The Taipei government’s long-awaited move to relax restrictions on the operations that its semiconductor companies run on the Chinese mainland is intended to prevent companies such as Taiwan Semiconductor Manufacturing, the world’s largest contract chipmaker, from losing global market share.

In 2002, Taiwan ended a total ban on semiconductor investments in China and said it would allow a limited number of chipmakers to move some more mature manufacturing capacity to the mainland.

TSMC set up an 8-inch chip plant in Shanghai under those rules. However, the rules still limit its production in China to chips of 0.25 microns and above – a technology level behind the mainstream 0.18 micron size that has now been adopted by most Chinese chipmakers even though they are technologically years behind their Taiwanese peers.

The micron figure describes the width of the smallest part of the transistor on a chip. The more advanced the chip, the smaller the micron number.

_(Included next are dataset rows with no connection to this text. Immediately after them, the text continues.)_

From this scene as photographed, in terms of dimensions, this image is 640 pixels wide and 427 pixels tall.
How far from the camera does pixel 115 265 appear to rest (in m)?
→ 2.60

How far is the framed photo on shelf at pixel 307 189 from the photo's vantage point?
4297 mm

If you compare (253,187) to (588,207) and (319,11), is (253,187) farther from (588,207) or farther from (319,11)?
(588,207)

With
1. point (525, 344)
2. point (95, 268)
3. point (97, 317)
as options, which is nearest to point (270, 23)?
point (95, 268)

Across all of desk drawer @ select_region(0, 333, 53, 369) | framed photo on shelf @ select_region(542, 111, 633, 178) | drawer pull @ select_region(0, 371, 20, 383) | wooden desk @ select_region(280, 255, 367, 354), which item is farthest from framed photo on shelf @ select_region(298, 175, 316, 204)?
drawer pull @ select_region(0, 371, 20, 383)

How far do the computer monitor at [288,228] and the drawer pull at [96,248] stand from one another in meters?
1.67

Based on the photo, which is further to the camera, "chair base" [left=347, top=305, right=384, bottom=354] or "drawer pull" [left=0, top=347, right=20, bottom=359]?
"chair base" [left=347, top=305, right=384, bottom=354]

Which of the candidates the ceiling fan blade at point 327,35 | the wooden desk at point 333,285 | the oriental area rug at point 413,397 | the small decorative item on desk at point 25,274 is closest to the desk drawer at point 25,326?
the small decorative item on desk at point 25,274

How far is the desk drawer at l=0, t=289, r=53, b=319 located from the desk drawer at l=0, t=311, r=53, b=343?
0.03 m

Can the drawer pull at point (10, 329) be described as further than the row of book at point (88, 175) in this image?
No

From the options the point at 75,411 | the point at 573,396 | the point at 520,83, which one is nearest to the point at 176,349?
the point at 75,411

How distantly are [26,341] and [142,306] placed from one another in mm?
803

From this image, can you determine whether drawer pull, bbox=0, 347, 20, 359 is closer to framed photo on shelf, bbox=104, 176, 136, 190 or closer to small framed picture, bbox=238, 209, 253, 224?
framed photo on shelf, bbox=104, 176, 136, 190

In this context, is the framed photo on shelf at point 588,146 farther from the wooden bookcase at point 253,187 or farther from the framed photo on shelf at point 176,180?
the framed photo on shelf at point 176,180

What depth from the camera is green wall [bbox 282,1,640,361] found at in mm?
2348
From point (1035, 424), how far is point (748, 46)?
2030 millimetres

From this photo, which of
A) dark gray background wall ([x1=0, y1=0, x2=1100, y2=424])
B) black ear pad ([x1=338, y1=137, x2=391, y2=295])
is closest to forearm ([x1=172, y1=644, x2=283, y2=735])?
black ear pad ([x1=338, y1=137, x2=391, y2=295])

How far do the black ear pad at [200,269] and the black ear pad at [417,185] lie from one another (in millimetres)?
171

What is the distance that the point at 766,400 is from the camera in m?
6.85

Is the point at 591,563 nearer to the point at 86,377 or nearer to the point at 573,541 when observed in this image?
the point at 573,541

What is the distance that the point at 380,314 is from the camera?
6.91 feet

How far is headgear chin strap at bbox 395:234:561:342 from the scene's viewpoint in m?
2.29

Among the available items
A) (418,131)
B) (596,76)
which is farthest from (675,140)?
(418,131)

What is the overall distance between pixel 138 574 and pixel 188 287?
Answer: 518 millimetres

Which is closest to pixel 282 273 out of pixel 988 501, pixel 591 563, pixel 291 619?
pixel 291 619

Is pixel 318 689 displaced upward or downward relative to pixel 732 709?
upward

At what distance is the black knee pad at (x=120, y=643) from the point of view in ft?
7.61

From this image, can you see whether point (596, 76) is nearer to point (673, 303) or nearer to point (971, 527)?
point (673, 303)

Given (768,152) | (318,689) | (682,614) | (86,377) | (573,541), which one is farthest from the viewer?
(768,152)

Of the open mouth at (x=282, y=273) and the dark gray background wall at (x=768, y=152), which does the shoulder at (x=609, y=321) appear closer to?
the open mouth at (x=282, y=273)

As reported by the FT in August, Taiwan’s government agreed this summer to relax technology restrictions on chip investments in China. However, the new rules have not yet been implemented.

The Ministry of Economic Affairs has now adjusted its guidelines and finished discussions with other government institutions, said Huang Ching-tang, executive secretary of the MOEA’s Investment Commission.

Mr Huang said applications by Powerchip and ProMOS two of Taiwan’s largest memory chipmakers, to set up fabrication plants in China were likely to receive approval under the relaxed rules before the end of the year.

When Taipei partly opened chip investments in China, it set the current 0.25 micron rule in accordance with what was then the mainstream technology and followed the standards of the Wassenaar Arrangement, a multilateral agreement on export controls for conventional arms and dual-use goods and technology.

However, over the past few years, process technology has progressed much faster than the Taiwanese government’s opening of cross-Strait economic exchanges, so that 0.18 microns have become mainstream technology for Chinese chipmakers.

Since semiconductor manufacturing is not a labour-intensive industry, Taiwan’s chipmakers are not seeking to cut costs by moving to the mainland. But as the Chinese market is growing fast, they increasingly feel the need to service customers in China directly.